▶ **CHALLENGE 1**
Convert the records, from the line with "Get glasses. Reply: x1 y1 x2 y2 per detection, e.g. 133" through the line with "986 411 1047 425", into a Markdown table with the columns Row and Line. Give each nonblank line its own numbered row.

▶ **TEXT SECTION**
------------

# Look what I made with Rosie's feathers :D



## copperarabian (Apr 27, 2011)

Too bad it kinda looks like a dead bird lol I only layered the feathers so afterwords the feathers got shoved back in their bin. This is like less then 25% of all the feathers I have from her.


----------



## kfryman (Nov 7, 2011)

It looks so much like a dead bird lol. you could probably prank people if you are really mean XD

I love Rosie btw!


----------



## Sakura8 (May 12, 2011)

:shock: Wow. 

On the other hand . . . cat toy . . .


----------



## nel3 (May 29, 2011)

please forgive me if im making assumptions. id like to know if those were feathers your bird lost with time of if you bird has already passed away. i cant remember the names of the ppl here who have pet birds very well.

its well made and looks like it came right off the bird.


----------



## lvandert (Feb 23, 2012)

lol I have been wondering weather or not I should be keeping Spikes. I have no Idea what to do with them though lol. I do like it even if it does look like a dead bird


----------



## copperarabian (Apr 27, 2011)

lvandert said:


> lol I have been wondering weather or not I should be keeping Spikes. I have no Idea what to do with them though lol. I do like it even if it does look like a dead bird


My friend who has 2 cockatiels keeps all the tail, primary feathers, and sometimes crest feathers. Their body feathers are so tiny it can be hard to save them lol. I keep Rosie's feathers in a small lafeber's bin and I plan to eventually sell some, make jewelry, and make a fan once I have a full set of her molted tail. I'm excited about the fan, I'll be able to compare how off colored her feathers are with her new pretty feathers 



nel3 said:


> please forgive me if im making assumptions. id like to know if those were feathers your bird lost with time of if you bird has already passed away. i cant remember the names of the ppl here who have pet birds very well.
> 
> its well made and looks like it came right off the bird.


They are all naturally molted feathers, Once when Rosie was going through a molt she lost 38 feathers in one day


----------



## lvandert (Feb 23, 2012)

Oh yeah Spike as has some serious feather losses in one day. Heck in one good bout of scratching she lost 7.


----------



## nel3 (May 29, 2011)

copperarabian said:


> They are all naturally molted feathers, Once when Rosie was going through a molt she lost 38 feathers in one day


thank you for clarifying Copperarabian. it makes perfect sense. 38 feathers is a good amount of feathers to molt in such a short time. if i had a bird, id probably think of something similar.


----------



## copperarabian (Apr 27, 2011)

nel3 said:


> thank you for clarifying Copperarabian. it makes perfect sense. 38 feathers is a good amount of feathers to molt in such a short time. if i had a bird, id probably think of something similar.


It is, lol usually 5-10 is a more common number and when she's not molting it's a random stray feather on occasion.


----------



## Sakura8 (May 12, 2011)

Rosie's feathers are so beautiful. I love my collection.


----------

------------

▶ **AVAILABLE RECORDS**
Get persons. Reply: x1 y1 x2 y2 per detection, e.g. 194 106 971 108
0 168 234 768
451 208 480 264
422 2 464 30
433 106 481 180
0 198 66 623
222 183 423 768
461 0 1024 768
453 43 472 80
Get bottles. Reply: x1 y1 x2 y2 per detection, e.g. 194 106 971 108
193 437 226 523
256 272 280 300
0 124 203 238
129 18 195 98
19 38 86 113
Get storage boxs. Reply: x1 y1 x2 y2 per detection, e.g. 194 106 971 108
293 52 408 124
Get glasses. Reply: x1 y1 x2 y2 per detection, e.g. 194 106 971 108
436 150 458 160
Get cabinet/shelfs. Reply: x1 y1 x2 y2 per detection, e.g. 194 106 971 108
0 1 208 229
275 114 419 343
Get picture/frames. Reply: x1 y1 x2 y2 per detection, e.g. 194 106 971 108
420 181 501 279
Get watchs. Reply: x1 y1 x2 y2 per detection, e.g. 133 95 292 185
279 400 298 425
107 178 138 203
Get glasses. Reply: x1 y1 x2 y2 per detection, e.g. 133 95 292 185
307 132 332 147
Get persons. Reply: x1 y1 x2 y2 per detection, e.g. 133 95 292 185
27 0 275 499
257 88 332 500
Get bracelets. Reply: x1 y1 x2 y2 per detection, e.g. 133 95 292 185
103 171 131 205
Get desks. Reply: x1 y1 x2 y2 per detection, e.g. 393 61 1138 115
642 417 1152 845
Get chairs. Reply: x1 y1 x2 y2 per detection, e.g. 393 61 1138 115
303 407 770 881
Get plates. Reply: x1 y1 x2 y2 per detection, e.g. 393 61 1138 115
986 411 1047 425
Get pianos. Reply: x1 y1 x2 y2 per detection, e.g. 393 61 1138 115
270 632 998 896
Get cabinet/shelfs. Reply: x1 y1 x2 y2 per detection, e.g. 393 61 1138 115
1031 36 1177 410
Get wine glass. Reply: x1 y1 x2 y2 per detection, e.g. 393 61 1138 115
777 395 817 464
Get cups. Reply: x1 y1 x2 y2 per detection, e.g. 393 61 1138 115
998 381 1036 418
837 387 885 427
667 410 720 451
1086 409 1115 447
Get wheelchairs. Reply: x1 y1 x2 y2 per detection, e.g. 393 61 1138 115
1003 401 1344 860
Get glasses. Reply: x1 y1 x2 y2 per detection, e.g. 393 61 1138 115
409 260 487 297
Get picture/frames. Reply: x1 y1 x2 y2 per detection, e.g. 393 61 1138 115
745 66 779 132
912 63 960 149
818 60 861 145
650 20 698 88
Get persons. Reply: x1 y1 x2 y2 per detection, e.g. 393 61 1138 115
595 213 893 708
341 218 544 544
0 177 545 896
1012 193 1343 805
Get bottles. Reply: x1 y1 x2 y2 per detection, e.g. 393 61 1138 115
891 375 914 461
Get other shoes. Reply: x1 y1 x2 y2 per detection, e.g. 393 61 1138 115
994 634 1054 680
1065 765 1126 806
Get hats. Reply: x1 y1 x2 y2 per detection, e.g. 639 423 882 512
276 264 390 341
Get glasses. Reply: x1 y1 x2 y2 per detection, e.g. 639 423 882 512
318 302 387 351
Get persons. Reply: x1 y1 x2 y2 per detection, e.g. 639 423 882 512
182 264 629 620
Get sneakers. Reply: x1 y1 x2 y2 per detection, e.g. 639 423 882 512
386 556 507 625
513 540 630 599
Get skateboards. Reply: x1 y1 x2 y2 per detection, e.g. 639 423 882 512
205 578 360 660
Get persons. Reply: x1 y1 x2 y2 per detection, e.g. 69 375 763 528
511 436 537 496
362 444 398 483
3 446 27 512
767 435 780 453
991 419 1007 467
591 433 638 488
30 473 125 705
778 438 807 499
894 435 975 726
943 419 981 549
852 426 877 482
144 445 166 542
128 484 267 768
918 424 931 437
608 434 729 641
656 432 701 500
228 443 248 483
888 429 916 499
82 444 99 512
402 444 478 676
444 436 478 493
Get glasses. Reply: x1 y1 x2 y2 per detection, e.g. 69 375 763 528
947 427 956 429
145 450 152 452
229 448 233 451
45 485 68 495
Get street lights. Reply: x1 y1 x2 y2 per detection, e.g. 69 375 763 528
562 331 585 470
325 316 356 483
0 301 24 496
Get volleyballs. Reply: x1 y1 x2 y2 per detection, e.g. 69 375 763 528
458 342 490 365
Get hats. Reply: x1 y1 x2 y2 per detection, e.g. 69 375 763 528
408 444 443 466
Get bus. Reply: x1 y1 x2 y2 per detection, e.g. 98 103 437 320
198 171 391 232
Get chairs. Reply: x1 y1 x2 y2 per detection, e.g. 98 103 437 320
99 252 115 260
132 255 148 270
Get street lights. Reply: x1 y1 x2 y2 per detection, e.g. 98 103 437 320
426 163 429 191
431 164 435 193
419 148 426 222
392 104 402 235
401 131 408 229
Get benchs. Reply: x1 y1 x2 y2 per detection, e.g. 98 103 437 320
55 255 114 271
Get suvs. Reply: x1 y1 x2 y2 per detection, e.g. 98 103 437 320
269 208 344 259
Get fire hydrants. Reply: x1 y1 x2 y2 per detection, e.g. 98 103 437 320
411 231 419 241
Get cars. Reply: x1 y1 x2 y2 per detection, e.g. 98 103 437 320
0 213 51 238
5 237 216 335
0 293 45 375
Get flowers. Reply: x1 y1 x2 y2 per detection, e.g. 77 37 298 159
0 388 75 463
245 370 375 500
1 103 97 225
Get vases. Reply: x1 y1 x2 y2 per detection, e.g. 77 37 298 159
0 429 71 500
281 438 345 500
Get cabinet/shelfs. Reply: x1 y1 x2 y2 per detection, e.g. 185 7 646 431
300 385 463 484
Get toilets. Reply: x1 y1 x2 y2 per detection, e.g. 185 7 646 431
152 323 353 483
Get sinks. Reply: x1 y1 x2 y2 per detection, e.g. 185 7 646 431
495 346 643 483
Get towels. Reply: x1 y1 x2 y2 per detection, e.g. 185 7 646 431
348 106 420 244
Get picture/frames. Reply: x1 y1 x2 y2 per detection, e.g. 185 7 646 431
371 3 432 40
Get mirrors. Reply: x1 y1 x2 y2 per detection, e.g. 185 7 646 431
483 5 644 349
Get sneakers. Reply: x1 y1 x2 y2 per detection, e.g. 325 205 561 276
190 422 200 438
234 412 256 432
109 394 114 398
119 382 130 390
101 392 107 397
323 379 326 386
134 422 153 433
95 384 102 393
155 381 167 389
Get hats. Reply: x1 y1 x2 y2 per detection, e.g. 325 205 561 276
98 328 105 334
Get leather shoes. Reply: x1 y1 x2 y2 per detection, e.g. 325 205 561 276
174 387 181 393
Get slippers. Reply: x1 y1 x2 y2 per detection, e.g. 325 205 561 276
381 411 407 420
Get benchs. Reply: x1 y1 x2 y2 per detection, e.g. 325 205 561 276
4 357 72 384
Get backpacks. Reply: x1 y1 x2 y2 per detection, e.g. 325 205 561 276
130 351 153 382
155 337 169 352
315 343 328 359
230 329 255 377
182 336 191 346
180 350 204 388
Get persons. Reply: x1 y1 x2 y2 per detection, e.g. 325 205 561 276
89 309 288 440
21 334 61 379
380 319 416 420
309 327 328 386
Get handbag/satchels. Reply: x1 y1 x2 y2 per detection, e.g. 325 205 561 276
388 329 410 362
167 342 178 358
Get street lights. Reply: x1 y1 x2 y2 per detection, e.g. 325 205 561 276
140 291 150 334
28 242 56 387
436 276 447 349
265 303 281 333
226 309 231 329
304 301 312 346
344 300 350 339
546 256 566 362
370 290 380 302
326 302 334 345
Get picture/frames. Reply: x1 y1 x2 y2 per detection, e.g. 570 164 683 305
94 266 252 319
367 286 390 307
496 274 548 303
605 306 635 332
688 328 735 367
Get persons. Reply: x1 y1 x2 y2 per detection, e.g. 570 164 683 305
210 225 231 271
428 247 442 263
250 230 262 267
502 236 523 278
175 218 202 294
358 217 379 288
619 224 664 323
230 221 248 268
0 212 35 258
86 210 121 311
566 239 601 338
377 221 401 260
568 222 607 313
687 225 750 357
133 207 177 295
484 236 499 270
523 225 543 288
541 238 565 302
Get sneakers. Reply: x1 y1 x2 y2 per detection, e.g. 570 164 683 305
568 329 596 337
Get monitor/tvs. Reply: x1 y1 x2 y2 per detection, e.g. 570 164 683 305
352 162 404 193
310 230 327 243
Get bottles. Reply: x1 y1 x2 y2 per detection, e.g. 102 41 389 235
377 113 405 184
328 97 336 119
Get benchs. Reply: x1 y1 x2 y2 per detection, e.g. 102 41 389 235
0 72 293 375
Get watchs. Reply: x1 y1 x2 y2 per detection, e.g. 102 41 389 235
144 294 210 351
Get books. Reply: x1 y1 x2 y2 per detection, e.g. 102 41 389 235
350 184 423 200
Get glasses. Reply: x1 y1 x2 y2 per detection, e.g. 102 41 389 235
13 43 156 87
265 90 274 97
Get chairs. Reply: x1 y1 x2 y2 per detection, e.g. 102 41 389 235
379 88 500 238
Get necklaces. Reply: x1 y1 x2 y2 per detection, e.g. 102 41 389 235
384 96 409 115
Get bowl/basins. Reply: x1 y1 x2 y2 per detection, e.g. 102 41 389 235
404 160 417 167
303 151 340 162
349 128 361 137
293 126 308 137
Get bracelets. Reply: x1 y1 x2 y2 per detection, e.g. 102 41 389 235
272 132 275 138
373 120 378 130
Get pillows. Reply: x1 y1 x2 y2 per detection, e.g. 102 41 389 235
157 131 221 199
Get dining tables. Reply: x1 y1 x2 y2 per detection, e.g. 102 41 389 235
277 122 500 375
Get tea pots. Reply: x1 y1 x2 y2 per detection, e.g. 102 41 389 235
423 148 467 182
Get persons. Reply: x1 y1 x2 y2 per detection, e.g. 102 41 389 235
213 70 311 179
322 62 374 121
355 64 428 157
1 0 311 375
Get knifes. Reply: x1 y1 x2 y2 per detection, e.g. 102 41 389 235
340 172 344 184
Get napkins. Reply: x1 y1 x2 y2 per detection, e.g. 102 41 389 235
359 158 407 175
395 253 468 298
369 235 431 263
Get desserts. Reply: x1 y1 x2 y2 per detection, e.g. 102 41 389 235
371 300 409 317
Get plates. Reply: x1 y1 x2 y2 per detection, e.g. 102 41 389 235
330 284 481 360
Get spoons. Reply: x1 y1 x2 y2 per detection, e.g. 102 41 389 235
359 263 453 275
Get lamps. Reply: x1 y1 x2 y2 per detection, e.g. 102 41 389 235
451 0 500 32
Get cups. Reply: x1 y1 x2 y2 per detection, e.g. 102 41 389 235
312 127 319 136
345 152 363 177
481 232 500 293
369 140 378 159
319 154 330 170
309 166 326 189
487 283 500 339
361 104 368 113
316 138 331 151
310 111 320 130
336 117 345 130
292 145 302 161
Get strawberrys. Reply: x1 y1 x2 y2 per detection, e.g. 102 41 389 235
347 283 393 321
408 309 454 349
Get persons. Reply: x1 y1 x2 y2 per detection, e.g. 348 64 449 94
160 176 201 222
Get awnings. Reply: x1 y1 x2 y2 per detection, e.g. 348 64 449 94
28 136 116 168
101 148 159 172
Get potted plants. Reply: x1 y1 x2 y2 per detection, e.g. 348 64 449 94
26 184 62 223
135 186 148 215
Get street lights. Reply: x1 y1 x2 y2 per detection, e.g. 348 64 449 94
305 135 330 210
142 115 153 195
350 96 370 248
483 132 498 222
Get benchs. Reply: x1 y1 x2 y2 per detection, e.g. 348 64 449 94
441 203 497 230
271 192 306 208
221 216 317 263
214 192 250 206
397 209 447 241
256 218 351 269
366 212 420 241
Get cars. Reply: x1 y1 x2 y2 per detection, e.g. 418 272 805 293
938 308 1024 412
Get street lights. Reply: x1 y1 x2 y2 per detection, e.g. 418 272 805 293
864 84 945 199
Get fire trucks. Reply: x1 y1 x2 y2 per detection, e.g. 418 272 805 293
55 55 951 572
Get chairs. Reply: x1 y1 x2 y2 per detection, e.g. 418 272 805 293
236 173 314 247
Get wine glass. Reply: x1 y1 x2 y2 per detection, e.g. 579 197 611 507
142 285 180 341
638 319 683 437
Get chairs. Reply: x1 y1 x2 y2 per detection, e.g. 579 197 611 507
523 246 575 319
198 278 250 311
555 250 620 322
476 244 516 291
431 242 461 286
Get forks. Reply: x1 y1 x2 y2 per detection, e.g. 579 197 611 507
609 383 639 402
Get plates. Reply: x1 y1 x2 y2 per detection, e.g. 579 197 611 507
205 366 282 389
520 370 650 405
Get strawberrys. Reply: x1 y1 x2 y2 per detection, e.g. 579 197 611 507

------------

▶ **CHALLENGE 2**
Reproduce the forum thread from "# Look what" to "have from her.", changing every "feathers" to "plumes".

▶ **TASK ANSWER 1**
| Row | Line |
|---|---|
| 1 | Get glasses. Reply: x1 y1 x2 y2 per detection, e.g. 133 95 292 185 |
| 2 | 307 132 332 147 |
| 3 | Get persons. Reply: x1 y1 x2 y2 per detection, e.g. 133 95 292 185 |
| 4 | 27 0 275 499 |
| 5 | 257 88 332 500 |
| 6 | Get bracelets. Reply: x1 y1 x2 y2 per detection, e.g. 133 95 292 185 |
| 7 | 103 171 131 205 |
| 8 | Get desks. Reply: x1 y1 x2 y2 per detection, e.g. 393 61 1138 115 |
| 9 | 642 417 1152 845 |
| 10 | Get chairs. Reply: x1 y1 x2 y2 per detection, e.g. 393 61 1138 115 |
| 11 | 303 407 770 881 |
| 12 | Get plates. Reply: x1 y1 x2 y2 per detection, e.g. 393 61 1138 115 |
| 13 | 986 411 1047 425 |

▶ **TASK ANSWER 2**
# Look what I made with Rosie's plumes :D



## copperarabian (Apr 27, 2011)

Too bad it kinda looks like a dead bird lol I only layered the plumes so afterwords the plumes got shoved back in their bin. This is like less then 25% of all the plumes I have from her.